Excerpt provided
:::
In Chennai, too, good filter coffee can be had at pretty much any hole-in-the-wall eatery. Roadside stalls also do what we affectionately call “meter coffee.” The vendor will mix the coffee and then pour it in dramatic arc-like motions between two stainless steel tumblers, much like his teh tarik (“pulled tea”) counterparts in Singapore and Malaysia. This serves to cool the beverage down and add a layer of froth on top; it has the added benefit of putting on a good show for customers.

But the best coffee, everyone agrees, is to be found in homes, especially planters’ homes. And while that may not sound like particularly helpful advice to travelers looking for a caffeine fix, it’s actually a straightforward proposition. In the last few years, with coffee prices turning volatile, more and more planters in Chikmagalur have opened their bungalows to paying guests.

I am headed to one of them. It is called the Thippanahalli Home Stay, and I’ve chosen it because it is brand new. The quality of Chikmagalur guesthouses—and I’ve stayed at many over the years—varies widely. Some charge per person and cater to price-conscious bachelors who spend all day hiking the backcountry and come “home” just to sleep. Others lure honeymooners with promises of solitude, comfort, and good food. Some, like Thippanahalli, prefer families and reserve the right not to admit “hard-drinking bachelors who stay up all night and scare the owls,” as my host delicately puts it.

Thippanahalli is owned by Ravishankar Araluguppe and his wife Meera, fifth-generation planters who are happy to share stories of their life on a coffee plantation. Their “bungalow” turns out to be a two-story red-brick mansion built in the 1930s. It’s a rambling affair with a colonnaded porte cochere out front, a tranquil courtyard out back, and 28 rooms filled with antiques and memorabilia, including a Bohemian chandelier, Chinese wall hangings, and, most interesting of all, a neatly drawn Araluguppe family tree going back to the 18th century. The house is beautifully maintained and fronted by manicured lawns lined with flowering shrubs and—improbably in this cool region—an enormous cactus.
:::
Record extracts

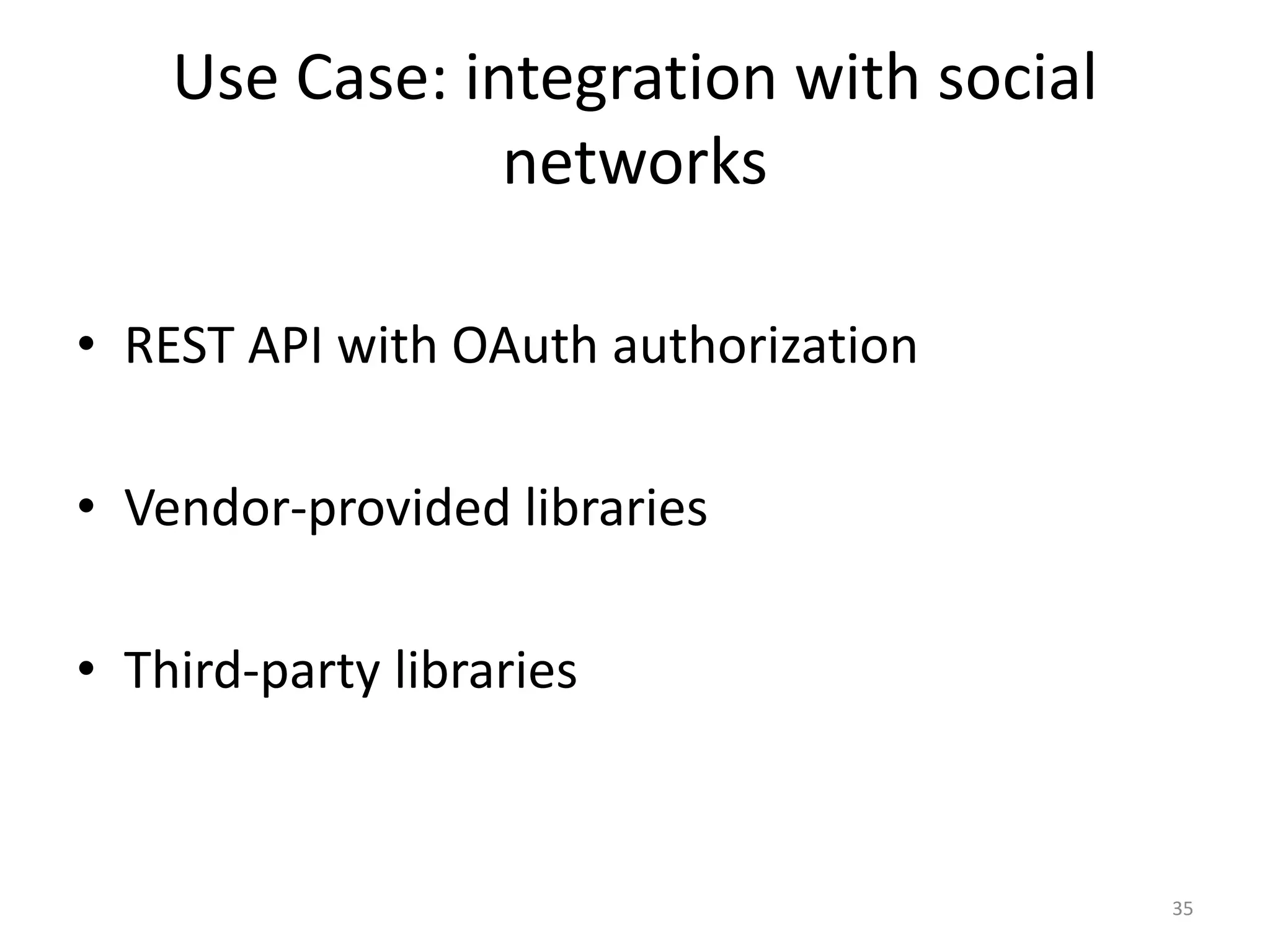 Use Case: integration with social networks

• REST API with OAuth authorization

• Vendor-provided libraries

• Third-party libraries

35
:::
Tasks and exercises
[1] Name each antique or keepsake the Chikmagalur coffee travel piece mentions in the rooms of the Araluguppe house.
[2] Answer these from the Chikmagalur coffee travel piece:
(a) In which two countries does the roadside coffee vendor have teh tarik counterparts?
(b) Why did the writer choose the Thippanahalli Home Stay?
(c) In what decade was the Araluguppe mansion built?
[3] Resume the Chikmagalur coffee travel piece, starting right after its final sentence about the enormous cactus.

Responses in order
[1]
- A Bohemian chandelier
- Chinese wall hangings
- A neatly drawn Araluguppe family tree going back to the 18th century

[2]
(a) Singapore and Malaysia.
(b) Because it is brand new.
(c) The 1930s.

[3]
After freshening up, I head to the small dining room for lunch with the Araluguppes. The food is excellent. Unlike at The Serai, the menu here incorporates local specialties that are hard to find outside private kitchens. Meera starts us off with dollops of chutney and akki roti, a flatbread of rice flour, shredded coconut, chopped onion, cilantro, and green chilies, sprinkled with cumin seeds. (Unlike dosas, which are spread on the pan using a ladle, akki rotis are typically hand-patted, a technique that leaves impressions of the cook’s fingers in the dough. It’s a personal, handmade touch that I find delightful.) We also have balls of steamed rice known as kadubu, which we dip in a gravy made from horsegram, tamarind, and freshly ground pepper, and Meera’s specialty: engai palya, a tangy dish of bell peppers stuffed and simmered with spices.

 

 

 

 

 

 

 

 

 

Above, from left: Room service at The Serai; chicken simmered in coconut milk and dry chilies, at The Serai; one of The Serai’s two-story villas; cocktail hour at The Serai’s lounge.

Later that afternoon, after sampling my hosts’ coffee, I hike into the foothills of Mullayangiri. It’s a bracing walk that makes me feel better about overindulging at lunch. When I return, a campfire has been built. The other guests are honeymooners who don’t show up except for rushed meals. I sit with Ravishankar and catch up on the local gossip before turning in.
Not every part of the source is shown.